**Task statement:** Rewrite the listing below as a numbered list, one line per item, with no blank lines. Leave the pictures out.
===============
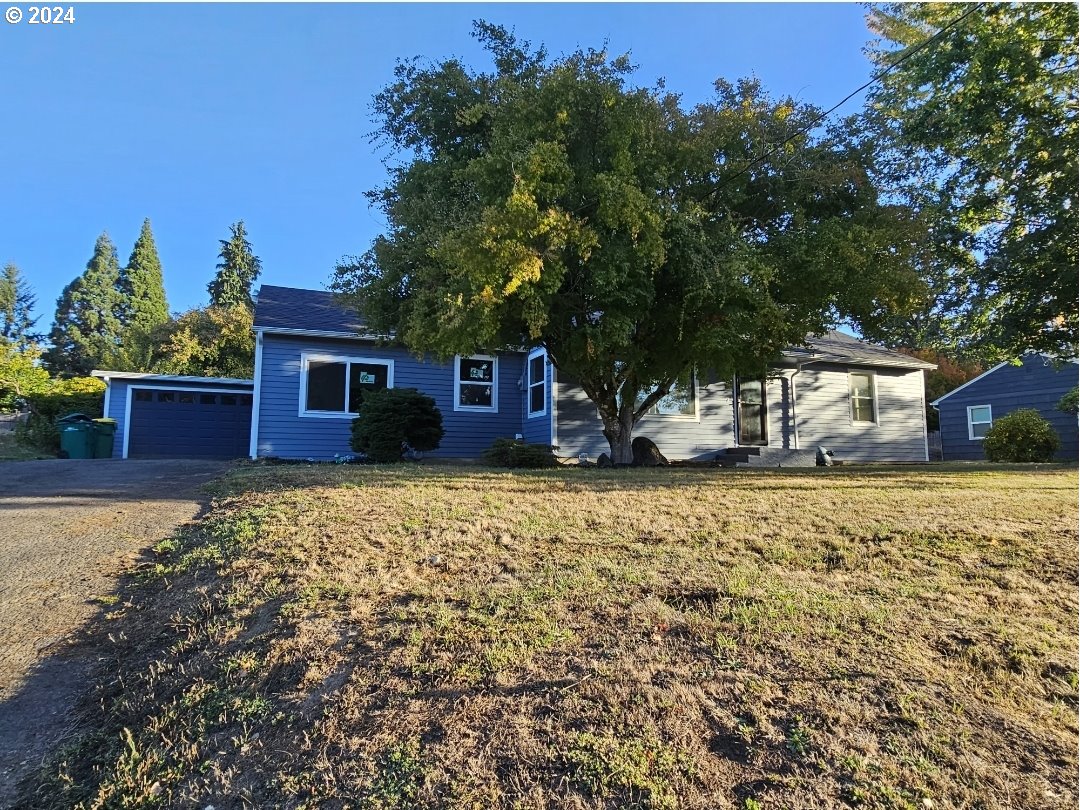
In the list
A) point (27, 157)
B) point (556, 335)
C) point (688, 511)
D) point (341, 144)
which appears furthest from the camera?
point (27, 157)

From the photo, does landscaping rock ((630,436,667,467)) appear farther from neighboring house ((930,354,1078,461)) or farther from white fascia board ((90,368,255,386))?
neighboring house ((930,354,1078,461))

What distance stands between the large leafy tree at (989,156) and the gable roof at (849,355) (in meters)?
5.18

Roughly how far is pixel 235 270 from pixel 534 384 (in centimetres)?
3353

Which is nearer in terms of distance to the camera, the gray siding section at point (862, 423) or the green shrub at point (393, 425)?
the green shrub at point (393, 425)

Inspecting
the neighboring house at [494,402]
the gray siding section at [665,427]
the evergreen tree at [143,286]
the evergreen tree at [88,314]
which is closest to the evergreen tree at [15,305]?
the evergreen tree at [88,314]

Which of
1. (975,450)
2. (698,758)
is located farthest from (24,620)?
(975,450)

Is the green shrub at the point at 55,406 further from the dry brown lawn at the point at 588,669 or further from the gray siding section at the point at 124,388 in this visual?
the dry brown lawn at the point at 588,669

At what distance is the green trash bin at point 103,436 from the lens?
1619 cm

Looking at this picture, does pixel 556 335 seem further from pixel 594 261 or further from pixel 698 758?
pixel 698 758

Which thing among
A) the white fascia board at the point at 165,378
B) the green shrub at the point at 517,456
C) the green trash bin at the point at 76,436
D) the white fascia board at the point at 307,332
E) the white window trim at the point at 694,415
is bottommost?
the green shrub at the point at 517,456

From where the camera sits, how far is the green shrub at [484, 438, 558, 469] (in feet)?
42.7

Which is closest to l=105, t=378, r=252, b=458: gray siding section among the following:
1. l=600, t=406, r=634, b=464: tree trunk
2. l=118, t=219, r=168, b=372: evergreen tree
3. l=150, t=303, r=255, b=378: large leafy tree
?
l=600, t=406, r=634, b=464: tree trunk

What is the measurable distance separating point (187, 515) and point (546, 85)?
673 centimetres

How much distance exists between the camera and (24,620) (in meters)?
4.16
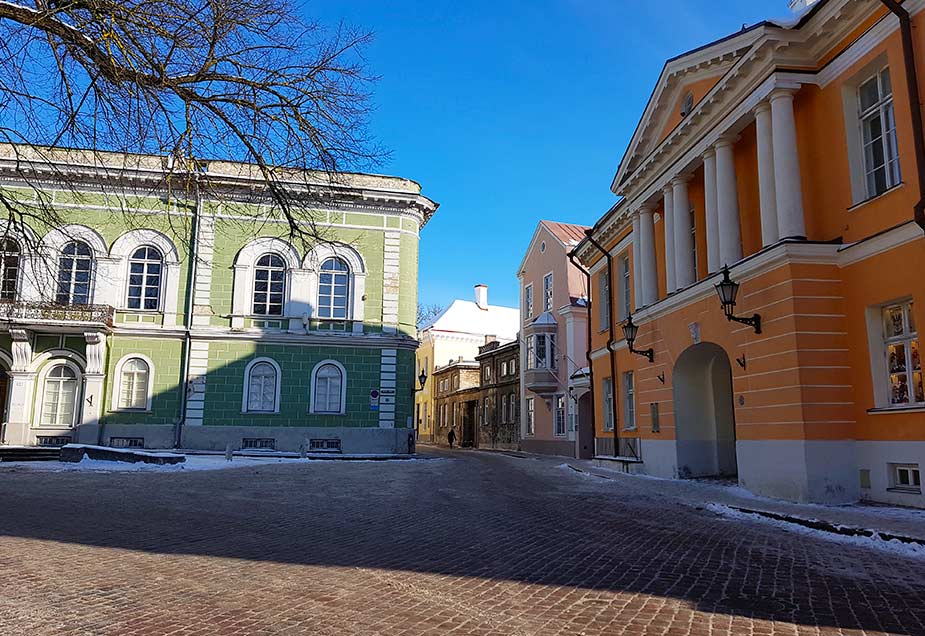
===============
**Exercise response:**
1. In the list
2. A) point (27, 157)
3. B) point (556, 335)
4. C) point (688, 511)
5. D) point (341, 144)
6. which appears furthest from the camera?
7. point (27, 157)
8. From the photo, does landscaping rock ((630,436,667,467)) appear farther from neighboring house ((930,354,1078,461)) or farther from white fascia board ((90,368,255,386))?
9. neighboring house ((930,354,1078,461))
10. What distance stands between the large leafy tree at (989,156) and the gable roof at (849,355) (in meters)?
11. 5.18
12. Roughly how far is pixel 235 270 from pixel 534 384 (in centimetres)?
13. 3353
14. Which is nearer in terms of distance to the camera, the gray siding section at point (862, 423) or the green shrub at point (393, 425)?
15. the green shrub at point (393, 425)
16. Inspecting
17. the neighboring house at [494,402]
18. the gray siding section at [665,427]
19. the evergreen tree at [143,286]
20. the evergreen tree at [88,314]
21. which is closest to the evergreen tree at [15,305]?
22. the evergreen tree at [88,314]
23. Which of
24. 1. (975,450)
25. 2. (698,758)
26. is located farthest from (24,620)?
27. (975,450)
28. Is the green shrub at the point at 55,406 further from the dry brown lawn at the point at 588,669 or further from the gray siding section at the point at 124,388 in this visual?
29. the dry brown lawn at the point at 588,669
30. At what distance is the green trash bin at point 103,436 from the lens?
31. 1619 cm
32. Looking at this picture, does pixel 556 335 seem further from pixel 594 261 or further from pixel 698 758?
33. pixel 698 758
34. Which thing among
35. A) the white fascia board at the point at 165,378
36. B) the green shrub at the point at 517,456
37. C) the green trash bin at the point at 76,436
38. D) the white fascia board at the point at 307,332
39. E) the white window trim at the point at 694,415
40. is bottommost?
41. the green shrub at the point at 517,456
42. From where the camera sits, how far is the green shrub at [484, 438, 558, 469] (in feet)?
43. 42.7
44. Which is closest to l=105, t=378, r=252, b=458: gray siding section among the following:
45. 1. l=600, t=406, r=634, b=464: tree trunk
46. 2. l=118, t=219, r=168, b=372: evergreen tree
47. 3. l=150, t=303, r=255, b=378: large leafy tree
48. ?
49. l=600, t=406, r=634, b=464: tree trunk
50. What is the measurable distance separating point (187, 515) and point (546, 85)?
51. 673 centimetres
52. How much distance exists between the camera and (24,620) (in meters)?
53. 4.16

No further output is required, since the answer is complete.